GU (remember them?) have chosen to cover the World Series of Poker on their Sports Blog, a editorial decision with which I concur. Other posters, predictably, have pooh-poohed poker, believing that the decision to raise, call or fold with an up and down straight draw against a likely top pair with big kicker, falls somewhat short of the Olympic ideal. That set me off on one of my favourite daydreams – what are the boundaries of this thing called “sport”?

My favourite online dictionary ( feebly offers:

“sport (GAME) noun
1 [C] a game, competition or activity needing physical effort and skill that is played or done according to rules, for enjoyment and/or as a job”

That won’t do at all – the “tapping your head with one hand whilst rubbing your tummy with the other” is inside that tent as is “drink ten pints then name all seven dwarves”.

Wikipedia, as usual, is good, if a little woolly:

“Sport is an activity that is governed by a set of rules or customs and often engaged in competitively. Used by itself, sports commonly refer to activities where the physical capabilities of the competitor are the sole or primary determiner of the outcome (winning or losing), but the term is also used to include activities such as mind sports and motor sports where mental acuity or equipment quality are major factors. Sports are used as entertainment for the player and the viewer.”

Finally, the Olympic motto:

“Citius, Altius, Fortius – Faster, Higher, Stronger”.

I’m going to propose three criteria and look at what lands inside and outside my tent.

1. Competition.

Sport has clearly defined winners and losers: so that’s dance out and yoga too.

2. Rules.

Sport has widely shared and understood rules: so that’s business out.

3. Scoring.

Sport has clear scoring systems: faster (time); higher (tally of goals or points); stronger (knockouts).
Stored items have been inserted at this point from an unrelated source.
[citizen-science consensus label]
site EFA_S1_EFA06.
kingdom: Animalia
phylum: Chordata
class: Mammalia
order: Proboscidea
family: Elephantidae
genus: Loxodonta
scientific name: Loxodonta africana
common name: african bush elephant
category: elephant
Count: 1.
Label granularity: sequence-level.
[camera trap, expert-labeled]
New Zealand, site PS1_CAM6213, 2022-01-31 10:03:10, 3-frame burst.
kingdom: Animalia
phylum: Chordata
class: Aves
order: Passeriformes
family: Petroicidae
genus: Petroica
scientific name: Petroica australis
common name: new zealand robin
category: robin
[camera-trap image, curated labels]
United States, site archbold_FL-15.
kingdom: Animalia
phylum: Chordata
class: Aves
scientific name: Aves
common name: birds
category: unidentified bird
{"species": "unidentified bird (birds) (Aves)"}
This criterion rules out a large number of quasi-sports where judging (often subjective judging) is the sole means of identifying winners and losers. Bye Bye (with no regrets) dressage; ice skating; freestyle skiing. Bye Bye (with regrets) gymnastics; diving; trampolining.

I’m pleased that poker gets in the tent as does chess, but I’m a bit ambivalent about angling and I’m very uneasy about competitive eating.